Before passing from the subject of the new tariff, let us observe, that the suddenness and vastness of its changes (some of which we consider to be of questionable propriety) for a time unavoidably deranged mercantile operations; and in doing so, as necessarily produced many cases of individual dissatisfaction and distress. Some of the persons thus situated angrily quitted the Conservative ranks for those of the Opposition; others, for a position of mortified neutrality: but we believe that many more, notwithstanding this sharp trial of their constancy, remained true to their principles, faithful to their party, and are now rewarded by seeing things coming rapidly round again, while unvarying and complete success has attended every other branch of the policy of Ministers.
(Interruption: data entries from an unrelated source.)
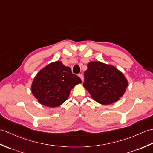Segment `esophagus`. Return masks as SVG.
Returning <instances> with one entry per match:
<instances>
[{
  "label": "esophagus",
  "instance_id": "esophagus-1",
  "mask_svg": "<svg viewBox=\"0 0 153 153\" xmlns=\"http://www.w3.org/2000/svg\"><path fill=\"white\" fill-rule=\"evenodd\" d=\"M78 76H79V77H80V78H81V79H82V82H83V79H84V77H83V74H79V75H78Z\"/></svg>",
  "mask_w": 153,
  "mask_h": 153
}]
</instances>
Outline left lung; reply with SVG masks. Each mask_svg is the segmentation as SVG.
<instances>
[{
  "instance_id": "left-lung-1",
  "label": "left lung",
  "mask_w": 153,
  "mask_h": 153,
  "mask_svg": "<svg viewBox=\"0 0 153 153\" xmlns=\"http://www.w3.org/2000/svg\"><path fill=\"white\" fill-rule=\"evenodd\" d=\"M83 87L101 105L116 102L126 92L128 82L114 66L100 62H90L84 72Z\"/></svg>"
}]
</instances>
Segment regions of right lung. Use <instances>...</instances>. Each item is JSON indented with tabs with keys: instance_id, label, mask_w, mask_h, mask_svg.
Listing matches in <instances>:
<instances>
[{
	"instance_id": "1",
	"label": "right lung",
	"mask_w": 153,
	"mask_h": 153,
	"mask_svg": "<svg viewBox=\"0 0 153 153\" xmlns=\"http://www.w3.org/2000/svg\"><path fill=\"white\" fill-rule=\"evenodd\" d=\"M81 83L70 68L56 61L39 71L32 83L31 92L41 105L54 108L66 101L71 90Z\"/></svg>"
}]
</instances>
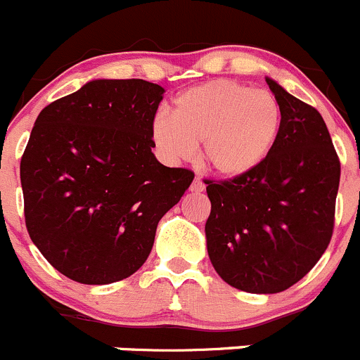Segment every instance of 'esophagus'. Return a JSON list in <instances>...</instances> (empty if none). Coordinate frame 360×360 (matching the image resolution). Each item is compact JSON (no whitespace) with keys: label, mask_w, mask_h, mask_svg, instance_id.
I'll return each mask as SVG.
<instances>
[{"label":"esophagus","mask_w":360,"mask_h":360,"mask_svg":"<svg viewBox=\"0 0 360 360\" xmlns=\"http://www.w3.org/2000/svg\"><path fill=\"white\" fill-rule=\"evenodd\" d=\"M205 191V184H202L201 179H194L191 185V192H202Z\"/></svg>","instance_id":"1"}]
</instances>
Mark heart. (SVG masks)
I'll return each instance as SVG.
<instances>
[{"label": "heart", "mask_w": 360, "mask_h": 360, "mask_svg": "<svg viewBox=\"0 0 360 360\" xmlns=\"http://www.w3.org/2000/svg\"><path fill=\"white\" fill-rule=\"evenodd\" d=\"M283 126V110L268 91L234 80H210L173 101V113L152 120V140L169 162L188 161L199 143L206 172L241 179L268 159Z\"/></svg>", "instance_id": "heart-1"}]
</instances>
We know a good deal of the real state of opinion among the mercantile classes of the City of London; and believe we correctly represent it averse to further changes in our tariff-system, and coincident with the views expressed by Mr Baring in his address to the electors, when he deprecated "a constant change, unsettling men's minds, baffling all combinations, destroying all calculations, paralysing trade, and continuing the stagnation from which we are recovering;" and declared his belief "that the minister who applies the principles of free-trade with the most caution, deliberation, and judgment, is the statesman who merits the confidence of the commercial world." We now, however, quit the subject—interesting, indeed, and all-important—of the tariff, with the deliberate expression of our opinion, that it is, taken as a whole, a very bold, masterly, and successful stroke of policy. Now for the NEW CORN-LAW.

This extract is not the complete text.